The CSL&RC also provides a treasure-trove of material for a changing program of displays within the library itself, and online resources such as Internet Archive. The web gallery ‘Threads of connection’, curated by Megan, features 100 objects from SLM’s collections, grouped thematically, and each with a narrative connecting it in time, place and association.
Digitisation and access
SLM has an extensive collection of 19th-century Australian and British sheet music provenanced to Australian families, much of it fragile. Over the past decade, the CSL&RC has highlighted the significance of this material and embarked on an ambitious cataloguing and digitisation project. With the support of donors, the CSL&RC has now digitised and published online more than 400 items, made and supported new recordings of live and studio performances, and contributed to international publications and music programs. The 2019 exhibition Songs of Home, curated by research librarian Dr Matthew Stephens, featured sheet music, instruments and images from the various SLM collections to explore domestic music in the pre-phonograph era.

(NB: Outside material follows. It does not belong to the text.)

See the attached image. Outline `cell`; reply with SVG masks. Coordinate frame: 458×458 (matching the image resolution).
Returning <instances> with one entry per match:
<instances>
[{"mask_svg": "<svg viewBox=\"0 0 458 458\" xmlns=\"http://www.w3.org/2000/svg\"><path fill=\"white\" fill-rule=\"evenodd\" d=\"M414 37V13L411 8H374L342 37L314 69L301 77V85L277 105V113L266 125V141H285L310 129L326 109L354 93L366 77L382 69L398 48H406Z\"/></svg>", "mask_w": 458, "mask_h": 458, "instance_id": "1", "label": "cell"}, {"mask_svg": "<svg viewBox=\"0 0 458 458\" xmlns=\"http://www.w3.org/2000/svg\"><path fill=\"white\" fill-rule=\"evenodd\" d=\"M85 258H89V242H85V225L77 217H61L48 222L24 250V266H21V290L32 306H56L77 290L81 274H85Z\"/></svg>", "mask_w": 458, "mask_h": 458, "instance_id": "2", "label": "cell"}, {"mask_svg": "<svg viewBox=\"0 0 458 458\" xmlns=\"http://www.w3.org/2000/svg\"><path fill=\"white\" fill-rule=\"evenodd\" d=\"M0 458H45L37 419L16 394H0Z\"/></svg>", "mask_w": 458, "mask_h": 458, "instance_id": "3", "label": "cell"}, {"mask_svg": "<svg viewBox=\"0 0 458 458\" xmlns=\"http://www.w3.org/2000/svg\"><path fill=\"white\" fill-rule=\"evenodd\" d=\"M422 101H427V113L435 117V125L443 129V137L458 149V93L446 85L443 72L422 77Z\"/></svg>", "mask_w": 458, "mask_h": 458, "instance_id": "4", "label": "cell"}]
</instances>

The digitisation of collections to enable broader access is a major initiative as students and researchers increasingly use discovery tools to connect with the content they need. Far from rendering original books, manuscripts, pictures and domestic objects irrelevant, the sharing of items through digitisation often drives an interest in their physical nature, and the CSL&RC has seen growing engagement by educators exploring the unique opportunities this collection provides for learning and cultural understanding through the study of objects.
Our evolving partnership with NSW State Archives opens up further opportunities. While each institution’s collection retains its integrity, by sharing original material we can find many points of intersection that enhance both collections and allow new perspectives on the history and culture of NSW.